I have a friend who, when he was in high school, used to drive around in sunglasses with his car’s visors down, one with a sign that said “Blind” and the other that said “Driver.” Needless to say, he caused quite a bit of panic when he’d pull up to four-way stops and just sit there for a while as incredulous motorists tried to get through the intersection as quickly as possible to get away from him. Of course, he got pulled over for it, but this was rural Maine, so he already knew every cop in town. He got off with a warning.
It’s with this same sense of goofy irresponsibility that Mike Griffin (Parashi) and Johnny R. Spykes (uh, Olson) drop Braille License Plates for Sullen Nights, an EP featuring two untitled tracks of miasmic electronics and reeds. The kindred spirits to the “Blind Driver” want you to get right up on the bumper of the car in front of you, get out, and run your fingers over the license plate to check if it’s got some sort of vanity message on it. Little do they know that you’ve already read the thing with your eyes before you’ve caused this massive traffic pileup. Little do you know that there’s a blind cop rubbing his fingers over your license plate at the same time.

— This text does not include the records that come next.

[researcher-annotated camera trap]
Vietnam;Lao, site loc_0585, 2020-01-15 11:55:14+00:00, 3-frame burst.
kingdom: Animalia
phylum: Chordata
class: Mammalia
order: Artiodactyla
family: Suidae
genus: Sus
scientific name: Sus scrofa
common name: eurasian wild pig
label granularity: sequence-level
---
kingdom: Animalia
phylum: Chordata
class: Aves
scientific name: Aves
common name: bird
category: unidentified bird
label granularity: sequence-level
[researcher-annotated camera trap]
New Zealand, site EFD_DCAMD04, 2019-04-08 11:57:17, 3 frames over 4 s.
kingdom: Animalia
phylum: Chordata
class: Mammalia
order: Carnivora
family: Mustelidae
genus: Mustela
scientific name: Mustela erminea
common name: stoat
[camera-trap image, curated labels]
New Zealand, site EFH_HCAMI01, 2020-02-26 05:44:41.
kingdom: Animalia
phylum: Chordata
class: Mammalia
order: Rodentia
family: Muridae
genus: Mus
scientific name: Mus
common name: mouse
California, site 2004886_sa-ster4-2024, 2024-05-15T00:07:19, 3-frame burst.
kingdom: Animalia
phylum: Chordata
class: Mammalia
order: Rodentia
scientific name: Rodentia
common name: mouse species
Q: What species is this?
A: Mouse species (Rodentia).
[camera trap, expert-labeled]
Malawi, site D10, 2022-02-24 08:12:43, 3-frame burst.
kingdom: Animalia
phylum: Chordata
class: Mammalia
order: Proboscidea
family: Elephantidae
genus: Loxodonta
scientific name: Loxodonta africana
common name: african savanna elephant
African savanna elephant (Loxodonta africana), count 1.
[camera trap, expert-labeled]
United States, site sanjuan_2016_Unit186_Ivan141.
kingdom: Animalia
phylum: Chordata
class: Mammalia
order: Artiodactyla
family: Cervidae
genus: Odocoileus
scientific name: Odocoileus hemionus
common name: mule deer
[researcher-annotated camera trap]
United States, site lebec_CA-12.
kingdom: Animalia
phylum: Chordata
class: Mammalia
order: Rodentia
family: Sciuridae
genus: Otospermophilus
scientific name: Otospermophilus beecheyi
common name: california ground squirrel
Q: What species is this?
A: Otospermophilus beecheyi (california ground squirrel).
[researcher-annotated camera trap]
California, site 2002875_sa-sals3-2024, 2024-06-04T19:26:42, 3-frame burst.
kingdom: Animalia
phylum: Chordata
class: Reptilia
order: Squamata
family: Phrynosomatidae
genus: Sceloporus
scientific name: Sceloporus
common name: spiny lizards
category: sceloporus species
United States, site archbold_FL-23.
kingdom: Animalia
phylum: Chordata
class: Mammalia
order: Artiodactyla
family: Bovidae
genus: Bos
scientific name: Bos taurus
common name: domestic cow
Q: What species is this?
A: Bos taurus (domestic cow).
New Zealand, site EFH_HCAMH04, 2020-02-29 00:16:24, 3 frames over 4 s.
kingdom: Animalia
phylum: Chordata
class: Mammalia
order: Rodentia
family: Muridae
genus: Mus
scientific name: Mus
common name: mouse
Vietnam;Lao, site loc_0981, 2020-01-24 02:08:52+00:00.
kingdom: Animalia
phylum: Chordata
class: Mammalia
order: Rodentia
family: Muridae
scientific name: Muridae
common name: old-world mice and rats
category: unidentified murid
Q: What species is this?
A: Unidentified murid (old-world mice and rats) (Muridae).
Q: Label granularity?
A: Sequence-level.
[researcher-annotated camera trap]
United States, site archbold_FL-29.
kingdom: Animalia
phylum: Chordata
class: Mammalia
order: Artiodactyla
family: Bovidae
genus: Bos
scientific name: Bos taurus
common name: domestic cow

Spykes/Parashi’s sense of lunacy borders on the dangerous, but isn’t that type of mischief the most fun? Here you’ll get the aural equivalent of running your fingers over a dirty, gritty license plate for eight minutes as you beg for meaning, before you ultimately come away with gross fingers that you’ll have to wash off pretty thoroughly and with more confusion than ever as you fail to understand the deep, personal joke or pun (or baffling message) that the driver in front of you intended. Which you can contemplate from your cell at county.
Seven-inch available from Radical Documents.